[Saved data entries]
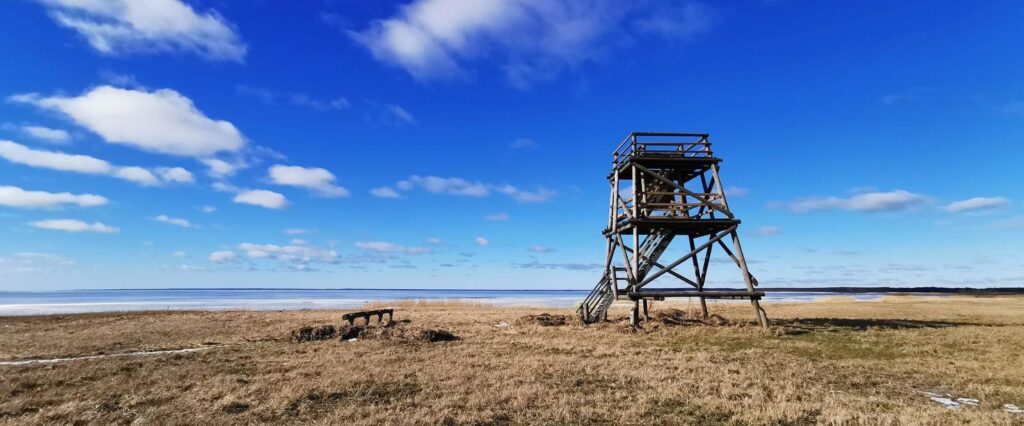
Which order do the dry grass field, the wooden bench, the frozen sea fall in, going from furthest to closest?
1. the frozen sea
2. the wooden bench
3. the dry grass field

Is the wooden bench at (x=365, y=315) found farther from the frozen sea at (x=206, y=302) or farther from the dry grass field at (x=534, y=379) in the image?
the frozen sea at (x=206, y=302)

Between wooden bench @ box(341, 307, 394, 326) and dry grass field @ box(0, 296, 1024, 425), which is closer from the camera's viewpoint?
dry grass field @ box(0, 296, 1024, 425)

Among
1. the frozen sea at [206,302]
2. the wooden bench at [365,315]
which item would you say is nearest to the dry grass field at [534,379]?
the wooden bench at [365,315]

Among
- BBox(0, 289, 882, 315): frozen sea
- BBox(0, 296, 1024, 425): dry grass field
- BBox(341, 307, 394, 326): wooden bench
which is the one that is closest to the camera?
BBox(0, 296, 1024, 425): dry grass field

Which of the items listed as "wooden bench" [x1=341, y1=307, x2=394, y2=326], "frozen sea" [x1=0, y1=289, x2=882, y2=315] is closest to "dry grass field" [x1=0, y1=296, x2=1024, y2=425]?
"wooden bench" [x1=341, y1=307, x2=394, y2=326]

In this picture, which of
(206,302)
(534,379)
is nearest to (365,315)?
(534,379)

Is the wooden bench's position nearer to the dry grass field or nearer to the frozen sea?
the dry grass field

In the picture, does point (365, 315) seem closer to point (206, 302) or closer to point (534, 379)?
point (534, 379)

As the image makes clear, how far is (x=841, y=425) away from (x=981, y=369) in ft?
23.0

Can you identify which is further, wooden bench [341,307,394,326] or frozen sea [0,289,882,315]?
frozen sea [0,289,882,315]

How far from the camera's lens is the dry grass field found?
24.9ft

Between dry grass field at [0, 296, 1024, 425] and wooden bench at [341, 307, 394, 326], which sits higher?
wooden bench at [341, 307, 394, 326]

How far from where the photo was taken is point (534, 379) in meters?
9.95

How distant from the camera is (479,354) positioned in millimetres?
13266
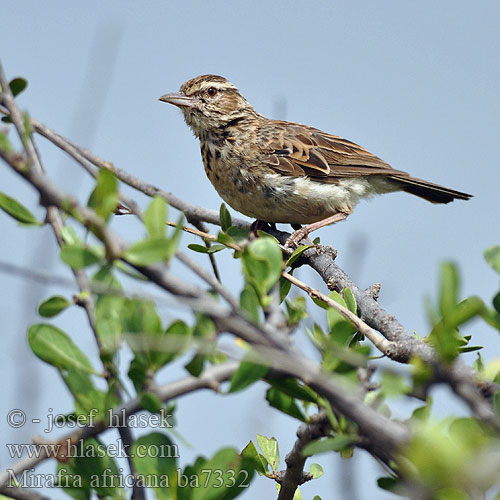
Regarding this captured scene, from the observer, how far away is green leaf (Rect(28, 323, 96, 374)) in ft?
4.28

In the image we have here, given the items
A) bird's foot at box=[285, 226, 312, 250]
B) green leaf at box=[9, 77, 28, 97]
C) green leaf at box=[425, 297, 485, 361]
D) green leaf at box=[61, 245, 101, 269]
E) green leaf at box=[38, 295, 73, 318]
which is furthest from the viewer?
bird's foot at box=[285, 226, 312, 250]

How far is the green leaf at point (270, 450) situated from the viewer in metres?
2.16

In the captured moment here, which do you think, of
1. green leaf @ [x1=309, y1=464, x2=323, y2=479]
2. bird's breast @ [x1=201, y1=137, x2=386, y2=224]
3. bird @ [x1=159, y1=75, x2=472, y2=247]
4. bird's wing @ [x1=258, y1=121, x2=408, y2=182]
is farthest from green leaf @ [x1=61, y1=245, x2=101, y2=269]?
bird's wing @ [x1=258, y1=121, x2=408, y2=182]

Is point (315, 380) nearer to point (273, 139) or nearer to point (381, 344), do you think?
point (381, 344)

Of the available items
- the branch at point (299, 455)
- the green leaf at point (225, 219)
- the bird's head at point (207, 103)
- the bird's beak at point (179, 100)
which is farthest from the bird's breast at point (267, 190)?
the branch at point (299, 455)

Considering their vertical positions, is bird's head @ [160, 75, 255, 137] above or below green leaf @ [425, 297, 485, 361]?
above

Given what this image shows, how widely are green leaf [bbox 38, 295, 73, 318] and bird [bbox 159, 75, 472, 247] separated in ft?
13.6

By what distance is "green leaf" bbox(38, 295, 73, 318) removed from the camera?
4.24 ft

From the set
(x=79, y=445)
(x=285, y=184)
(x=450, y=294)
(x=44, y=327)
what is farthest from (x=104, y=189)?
(x=285, y=184)

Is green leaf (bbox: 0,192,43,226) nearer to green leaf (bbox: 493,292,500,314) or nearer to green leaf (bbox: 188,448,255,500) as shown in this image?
green leaf (bbox: 188,448,255,500)

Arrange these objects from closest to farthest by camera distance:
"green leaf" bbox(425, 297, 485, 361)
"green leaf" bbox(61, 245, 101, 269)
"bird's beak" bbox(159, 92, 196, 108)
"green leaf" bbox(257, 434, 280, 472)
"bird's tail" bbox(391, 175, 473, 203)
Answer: "green leaf" bbox(425, 297, 485, 361) < "green leaf" bbox(61, 245, 101, 269) < "green leaf" bbox(257, 434, 280, 472) < "bird's beak" bbox(159, 92, 196, 108) < "bird's tail" bbox(391, 175, 473, 203)

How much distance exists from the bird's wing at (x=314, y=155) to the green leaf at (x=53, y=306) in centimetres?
498

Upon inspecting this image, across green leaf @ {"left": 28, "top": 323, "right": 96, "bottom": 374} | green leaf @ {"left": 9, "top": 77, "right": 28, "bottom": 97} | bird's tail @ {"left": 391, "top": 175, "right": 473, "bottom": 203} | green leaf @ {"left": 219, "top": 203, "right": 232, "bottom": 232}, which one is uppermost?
bird's tail @ {"left": 391, "top": 175, "right": 473, "bottom": 203}

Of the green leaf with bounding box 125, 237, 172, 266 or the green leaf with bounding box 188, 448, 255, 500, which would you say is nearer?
the green leaf with bounding box 125, 237, 172, 266
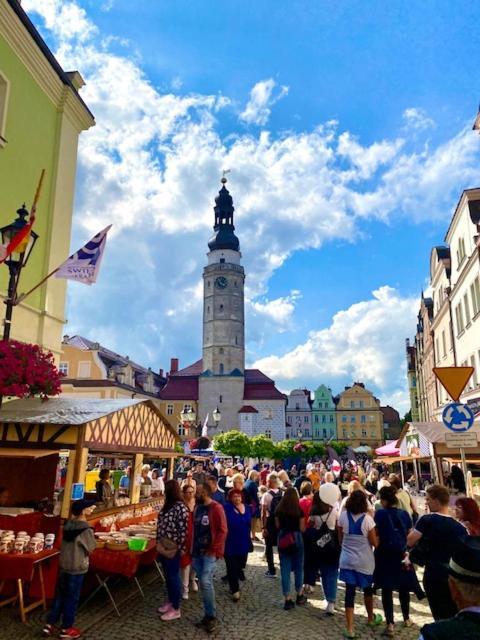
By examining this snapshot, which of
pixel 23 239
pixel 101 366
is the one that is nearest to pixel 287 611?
pixel 23 239

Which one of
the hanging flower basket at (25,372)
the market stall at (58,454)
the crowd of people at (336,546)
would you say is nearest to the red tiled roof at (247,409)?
the market stall at (58,454)

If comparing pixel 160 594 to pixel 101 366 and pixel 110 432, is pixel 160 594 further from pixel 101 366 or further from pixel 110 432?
pixel 101 366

§ Exercise requirements:
Reproduce the lines from the beginning up to and including the line with "3. the dry grass field", substituting "farthest" for "furthest" and omitting the pictures.

§ Exercise output:
Which order do the dry grass field, the wooden bench, the frozen sea fall in, going from farthest to closest?
1. the frozen sea
2. the wooden bench
3. the dry grass field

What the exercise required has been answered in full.